Determine if an image is from & ldquo; blank & rdquo; paper


We are making a tool that will allow a chain of photos to be taken. Mixed in with real photos will be photos of blank sheets of paper. I want to separate the series of photos by identifying the images of blank pages.

I'm trying to find a way to identify the blank sheet. Either by counting colors, or some other method. Maybe filesize?

I've got GraphicsMagick, so maybe there's something useful there, and the code will be in PHP, but could be in anything if it works well.

You may do fine with the number of colours, but I am somewhat uneasy about that working well - though it is hard to say without more sample images. So if you run into difficulties with that, you might like to look at the histograms of the two items - paper and "not paper".


Not Paper

You can see that the paper histogram has very steep sides and no tails, whereas the "not paper" histogram has fatter tails.
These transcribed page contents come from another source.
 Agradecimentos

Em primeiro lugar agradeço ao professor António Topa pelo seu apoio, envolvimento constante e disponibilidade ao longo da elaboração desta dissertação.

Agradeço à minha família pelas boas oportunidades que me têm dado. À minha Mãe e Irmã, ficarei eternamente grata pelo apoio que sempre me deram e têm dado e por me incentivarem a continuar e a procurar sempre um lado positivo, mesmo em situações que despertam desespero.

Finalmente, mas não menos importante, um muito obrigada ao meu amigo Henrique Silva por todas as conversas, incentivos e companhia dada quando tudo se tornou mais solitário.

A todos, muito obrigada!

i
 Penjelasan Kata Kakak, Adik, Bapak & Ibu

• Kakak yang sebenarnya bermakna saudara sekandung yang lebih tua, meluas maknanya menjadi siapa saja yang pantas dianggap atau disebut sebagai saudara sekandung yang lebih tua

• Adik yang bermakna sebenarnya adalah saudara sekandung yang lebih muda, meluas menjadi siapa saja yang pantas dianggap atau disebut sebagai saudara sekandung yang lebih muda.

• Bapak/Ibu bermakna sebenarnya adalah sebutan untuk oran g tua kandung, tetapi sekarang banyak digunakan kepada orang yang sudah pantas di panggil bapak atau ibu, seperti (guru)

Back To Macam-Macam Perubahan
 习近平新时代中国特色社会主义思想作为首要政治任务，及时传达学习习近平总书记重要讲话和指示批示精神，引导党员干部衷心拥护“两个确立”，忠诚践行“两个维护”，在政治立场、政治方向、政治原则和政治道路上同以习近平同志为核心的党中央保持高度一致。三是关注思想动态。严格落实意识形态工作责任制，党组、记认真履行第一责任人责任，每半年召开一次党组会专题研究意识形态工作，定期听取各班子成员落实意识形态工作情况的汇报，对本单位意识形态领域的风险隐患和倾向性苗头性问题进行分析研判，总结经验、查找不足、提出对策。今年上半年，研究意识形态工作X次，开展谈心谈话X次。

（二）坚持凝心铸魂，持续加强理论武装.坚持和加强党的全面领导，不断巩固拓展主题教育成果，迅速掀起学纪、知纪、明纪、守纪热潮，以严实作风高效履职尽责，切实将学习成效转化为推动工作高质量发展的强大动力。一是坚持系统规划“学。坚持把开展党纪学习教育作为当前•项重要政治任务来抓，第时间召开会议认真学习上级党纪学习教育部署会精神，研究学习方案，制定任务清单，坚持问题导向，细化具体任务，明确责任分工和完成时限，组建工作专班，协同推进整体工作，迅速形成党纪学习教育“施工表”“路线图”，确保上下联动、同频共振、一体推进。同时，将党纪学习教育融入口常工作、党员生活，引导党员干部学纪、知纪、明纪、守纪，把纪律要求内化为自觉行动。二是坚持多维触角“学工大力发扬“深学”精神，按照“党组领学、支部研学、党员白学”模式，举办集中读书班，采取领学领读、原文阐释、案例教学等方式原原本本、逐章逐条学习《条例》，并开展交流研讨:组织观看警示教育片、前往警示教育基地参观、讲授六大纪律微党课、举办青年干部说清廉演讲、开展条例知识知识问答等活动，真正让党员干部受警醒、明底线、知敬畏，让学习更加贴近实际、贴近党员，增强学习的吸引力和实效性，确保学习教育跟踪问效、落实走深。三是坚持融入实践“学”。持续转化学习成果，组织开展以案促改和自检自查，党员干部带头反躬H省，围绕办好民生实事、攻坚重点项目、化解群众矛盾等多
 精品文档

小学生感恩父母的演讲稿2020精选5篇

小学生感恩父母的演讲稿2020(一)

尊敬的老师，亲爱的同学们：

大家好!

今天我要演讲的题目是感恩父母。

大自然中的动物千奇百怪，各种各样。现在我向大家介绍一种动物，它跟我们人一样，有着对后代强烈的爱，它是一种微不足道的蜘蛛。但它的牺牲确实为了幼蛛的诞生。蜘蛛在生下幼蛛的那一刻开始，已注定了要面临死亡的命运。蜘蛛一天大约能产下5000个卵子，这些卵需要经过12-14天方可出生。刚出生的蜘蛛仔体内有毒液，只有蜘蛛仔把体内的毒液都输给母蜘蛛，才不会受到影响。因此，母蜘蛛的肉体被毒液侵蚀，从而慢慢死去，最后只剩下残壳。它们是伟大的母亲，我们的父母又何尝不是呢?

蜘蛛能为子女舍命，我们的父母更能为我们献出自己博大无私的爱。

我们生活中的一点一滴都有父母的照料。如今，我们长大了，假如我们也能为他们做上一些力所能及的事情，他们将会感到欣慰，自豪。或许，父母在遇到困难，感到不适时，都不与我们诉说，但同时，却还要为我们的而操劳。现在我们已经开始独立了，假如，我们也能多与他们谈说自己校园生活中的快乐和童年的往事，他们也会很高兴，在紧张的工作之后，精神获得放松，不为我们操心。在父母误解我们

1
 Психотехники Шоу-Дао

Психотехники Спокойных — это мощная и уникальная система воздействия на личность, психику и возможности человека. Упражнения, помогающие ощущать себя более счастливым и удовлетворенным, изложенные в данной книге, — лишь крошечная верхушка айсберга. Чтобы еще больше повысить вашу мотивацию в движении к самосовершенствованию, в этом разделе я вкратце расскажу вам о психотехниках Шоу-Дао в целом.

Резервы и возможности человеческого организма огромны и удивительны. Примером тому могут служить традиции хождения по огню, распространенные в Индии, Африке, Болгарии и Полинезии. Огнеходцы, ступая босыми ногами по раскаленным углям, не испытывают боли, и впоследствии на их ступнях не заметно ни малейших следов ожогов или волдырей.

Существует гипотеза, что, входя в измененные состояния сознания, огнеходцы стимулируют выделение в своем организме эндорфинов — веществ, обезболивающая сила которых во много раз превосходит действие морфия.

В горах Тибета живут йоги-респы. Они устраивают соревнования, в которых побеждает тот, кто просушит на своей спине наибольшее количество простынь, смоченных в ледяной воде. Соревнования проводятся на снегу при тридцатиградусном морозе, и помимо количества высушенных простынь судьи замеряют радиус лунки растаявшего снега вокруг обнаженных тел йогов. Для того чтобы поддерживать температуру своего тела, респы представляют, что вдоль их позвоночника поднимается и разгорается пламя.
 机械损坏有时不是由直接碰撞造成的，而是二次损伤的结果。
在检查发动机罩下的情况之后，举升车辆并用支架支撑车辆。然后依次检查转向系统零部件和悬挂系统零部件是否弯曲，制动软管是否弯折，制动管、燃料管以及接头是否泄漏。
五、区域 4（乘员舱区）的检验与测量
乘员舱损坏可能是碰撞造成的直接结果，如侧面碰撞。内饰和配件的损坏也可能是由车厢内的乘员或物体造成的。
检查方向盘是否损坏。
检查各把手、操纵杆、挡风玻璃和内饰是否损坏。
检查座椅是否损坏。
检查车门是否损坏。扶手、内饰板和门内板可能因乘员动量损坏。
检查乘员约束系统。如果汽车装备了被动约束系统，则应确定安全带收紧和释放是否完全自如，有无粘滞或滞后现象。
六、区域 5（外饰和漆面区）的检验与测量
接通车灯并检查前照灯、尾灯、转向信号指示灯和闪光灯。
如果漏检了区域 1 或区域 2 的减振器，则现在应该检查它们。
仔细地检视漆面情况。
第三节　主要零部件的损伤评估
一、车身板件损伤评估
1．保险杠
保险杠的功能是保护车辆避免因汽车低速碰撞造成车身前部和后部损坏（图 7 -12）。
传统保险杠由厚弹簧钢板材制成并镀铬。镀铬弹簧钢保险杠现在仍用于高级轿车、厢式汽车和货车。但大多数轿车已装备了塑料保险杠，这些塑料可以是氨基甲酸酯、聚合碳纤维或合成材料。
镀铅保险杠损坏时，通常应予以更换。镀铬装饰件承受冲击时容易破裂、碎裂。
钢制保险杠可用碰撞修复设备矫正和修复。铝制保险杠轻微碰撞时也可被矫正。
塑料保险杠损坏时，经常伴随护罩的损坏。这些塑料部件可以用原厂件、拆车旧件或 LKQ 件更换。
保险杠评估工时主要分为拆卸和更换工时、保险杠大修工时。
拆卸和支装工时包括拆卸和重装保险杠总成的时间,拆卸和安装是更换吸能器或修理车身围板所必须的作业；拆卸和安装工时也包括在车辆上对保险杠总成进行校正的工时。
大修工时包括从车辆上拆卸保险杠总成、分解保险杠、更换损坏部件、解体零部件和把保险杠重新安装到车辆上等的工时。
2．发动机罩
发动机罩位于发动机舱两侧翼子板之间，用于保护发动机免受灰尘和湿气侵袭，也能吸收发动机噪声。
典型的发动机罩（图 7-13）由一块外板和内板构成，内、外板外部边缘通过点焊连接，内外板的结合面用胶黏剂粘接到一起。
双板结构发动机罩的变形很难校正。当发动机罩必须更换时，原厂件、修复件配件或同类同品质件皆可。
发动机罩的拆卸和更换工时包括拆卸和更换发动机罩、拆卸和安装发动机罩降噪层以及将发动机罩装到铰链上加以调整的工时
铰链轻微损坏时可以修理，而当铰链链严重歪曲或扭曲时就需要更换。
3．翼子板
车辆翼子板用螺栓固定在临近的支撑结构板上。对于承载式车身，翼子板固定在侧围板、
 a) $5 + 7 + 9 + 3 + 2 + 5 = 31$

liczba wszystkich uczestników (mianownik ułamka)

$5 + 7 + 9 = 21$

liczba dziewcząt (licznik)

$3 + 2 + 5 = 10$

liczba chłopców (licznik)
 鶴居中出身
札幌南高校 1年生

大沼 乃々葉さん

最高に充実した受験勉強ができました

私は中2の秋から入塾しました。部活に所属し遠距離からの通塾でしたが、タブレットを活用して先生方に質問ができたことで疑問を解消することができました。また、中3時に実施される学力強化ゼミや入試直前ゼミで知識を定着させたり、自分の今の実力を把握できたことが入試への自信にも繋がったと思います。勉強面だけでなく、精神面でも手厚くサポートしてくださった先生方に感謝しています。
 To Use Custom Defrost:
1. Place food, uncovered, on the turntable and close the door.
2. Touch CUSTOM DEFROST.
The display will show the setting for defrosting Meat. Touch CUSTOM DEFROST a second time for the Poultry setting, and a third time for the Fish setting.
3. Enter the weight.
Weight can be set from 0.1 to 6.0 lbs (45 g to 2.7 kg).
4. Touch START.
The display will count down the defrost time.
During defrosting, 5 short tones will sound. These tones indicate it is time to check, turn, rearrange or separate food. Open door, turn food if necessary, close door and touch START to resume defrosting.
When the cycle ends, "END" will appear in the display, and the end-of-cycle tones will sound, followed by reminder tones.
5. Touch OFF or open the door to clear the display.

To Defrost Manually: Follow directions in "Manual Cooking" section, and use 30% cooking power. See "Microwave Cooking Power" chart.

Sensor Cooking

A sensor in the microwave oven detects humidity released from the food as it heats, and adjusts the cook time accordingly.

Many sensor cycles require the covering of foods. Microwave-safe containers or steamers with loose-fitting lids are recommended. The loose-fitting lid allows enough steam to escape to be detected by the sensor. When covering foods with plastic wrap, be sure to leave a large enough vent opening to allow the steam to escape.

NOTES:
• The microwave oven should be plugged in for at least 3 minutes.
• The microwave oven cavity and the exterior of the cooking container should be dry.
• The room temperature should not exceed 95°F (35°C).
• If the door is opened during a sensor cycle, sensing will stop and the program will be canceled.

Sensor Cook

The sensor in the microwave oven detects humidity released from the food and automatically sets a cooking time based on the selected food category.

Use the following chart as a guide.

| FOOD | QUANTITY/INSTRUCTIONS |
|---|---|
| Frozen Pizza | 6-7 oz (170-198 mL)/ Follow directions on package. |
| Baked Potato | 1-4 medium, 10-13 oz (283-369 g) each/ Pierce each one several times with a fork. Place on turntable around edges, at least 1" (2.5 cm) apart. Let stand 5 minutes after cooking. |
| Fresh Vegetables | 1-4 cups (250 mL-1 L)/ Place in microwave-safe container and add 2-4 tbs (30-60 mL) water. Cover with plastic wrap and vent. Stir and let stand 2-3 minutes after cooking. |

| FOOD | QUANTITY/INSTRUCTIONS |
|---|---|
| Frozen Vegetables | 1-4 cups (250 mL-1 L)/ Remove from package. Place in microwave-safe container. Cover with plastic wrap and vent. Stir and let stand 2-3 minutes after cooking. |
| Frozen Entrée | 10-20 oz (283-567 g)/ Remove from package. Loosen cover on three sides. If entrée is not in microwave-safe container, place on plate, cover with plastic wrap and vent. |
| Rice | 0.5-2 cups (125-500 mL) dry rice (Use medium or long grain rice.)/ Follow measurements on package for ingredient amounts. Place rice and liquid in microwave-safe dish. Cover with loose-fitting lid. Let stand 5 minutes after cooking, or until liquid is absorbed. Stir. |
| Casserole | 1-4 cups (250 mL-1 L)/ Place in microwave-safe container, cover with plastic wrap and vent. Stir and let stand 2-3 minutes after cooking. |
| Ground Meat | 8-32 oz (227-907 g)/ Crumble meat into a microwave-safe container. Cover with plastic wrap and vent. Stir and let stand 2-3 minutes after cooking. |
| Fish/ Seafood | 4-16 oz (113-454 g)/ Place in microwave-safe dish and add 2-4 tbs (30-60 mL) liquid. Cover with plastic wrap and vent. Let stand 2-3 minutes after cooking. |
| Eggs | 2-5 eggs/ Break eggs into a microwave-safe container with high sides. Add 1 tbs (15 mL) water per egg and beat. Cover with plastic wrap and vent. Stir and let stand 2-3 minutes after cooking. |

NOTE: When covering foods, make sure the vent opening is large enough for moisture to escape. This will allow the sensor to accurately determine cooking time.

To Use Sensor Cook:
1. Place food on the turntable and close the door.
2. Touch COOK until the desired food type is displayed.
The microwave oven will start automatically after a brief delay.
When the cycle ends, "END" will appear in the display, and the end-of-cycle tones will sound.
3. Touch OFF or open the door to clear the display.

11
The kurtosis of the image is a measure of exactly that - the fatness of the tails. Higher kurtosis means more of the variance in the image is the result of infrequent extreme deviations, as opposed to frequent modestly sized deviations. So you would expect the "not paper" to have a higher kurtosis because it has "lumps" of other stuff in the image rather than the fairly uniform paper.

If you get ImageMagick to report the kurtosis of the two images you can see the marked difference.

identify -verbose notpaper.jpg | grep -E "kurtosis:|Red:|Green:|Blue:|Overall"
      kurtosis: 1.03434
      kurtosis: 1.22576
      kurtosis: 0.593927
      kurtosis: 1.49035

And for the paper...

identify -verbose paper.jpg | grep -E "kurtosis:|Red:|Green:|Blue:|Overall"
      kurtosis: -0.953723
      kurtosis: -0.980636
      kurtosis: -1.06634
      kurtosis: -0.0151458

As I said, you may do fine with the number of colours, but maybe consider this if you run into problems.